Hacía solamente unos días todo esto había sido la rutina. Pero ahora los gemelos estaban en Londres, solos en un sótano que parecía un tanque de agua de fregar, restos flotantes incluidos. La libertad, lo llamaba Blair. Para Conejo aquella supuesta libertad era una canción hecha de notas que terminaban en pequeños chilliditos, una canción hindú con acompañamiento de sierra.

– A ver si se me entiende -gritó desde el cuarto de baño. A fin de mantener alta la moral, estaba usando su inflexión de voz habitual: un tono vagamente incrédulo que tenía la sequedad de una galleta al partirse.

– ¿Qué es lo que se te entiende? -gritó Blair-. El lunes cenaste un maldito curry, que no es precisamente inglés.

– Sí que lo es.

Un porrazo procedente de la cocina americana hizo vibrar los tablones del suelo. Blair penetró en la niebla del cuarto de baño.

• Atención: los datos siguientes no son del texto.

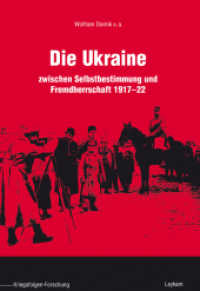 Die Ukraine : zwischen Selbstbestimmung und Fremdherrschaft 1917 - 22 （1., Auflage. 2011. 544 S. 24 cm）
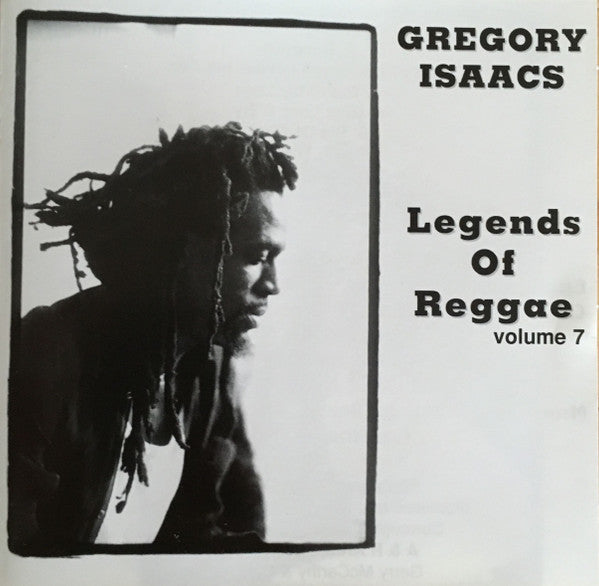 ISAACS, GREGORY - LEGENDS OF REGGAE V7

Parecía un faraón menudo y delicado que a través de las gafas oscuras de Conejo daba la impresión de que llevaba unos cuernos de luz. Era algo que pasaba a menudo a través de las gafas oscuras de Conejo. Su sensibilidad a la luz convertía el mundo entero en un poema sinfónico. Blair apartó a patadas unos albornoces amontonados de manera que parecían un camello y lanzó una bolsa reluciente sobre la bañera.

– Esto es lo que hay, lo tomas o lo dejas. Yo tengo mejores cosas que hacer.

– ¿Por ejemplo?

– Por ejemplo, llevar esos formularios al juzgado de paz, ya que tú no has tenido el coraje de hacerlo.

Conejo movió el dedo por debajo de una mancha de burbujas de jabón y la hizo estallar como si la atacara un tiburón.

– He hablado con ellos por teléfono.

– Pues no nos dan los certificados de nacimiento por teléfono, hay que presentarles los formularios. Siento que sea tan poco conveniente.

– A ver si se me entiende. Que me vuele los huevos un terrorista, o que me cosa a tiros la brigada antiterrorista, podría resultarme poco conveniente. Sería algo que no se arreglaría con un par de tazas de té. No pienso ir a menos que no me quede otro remedio.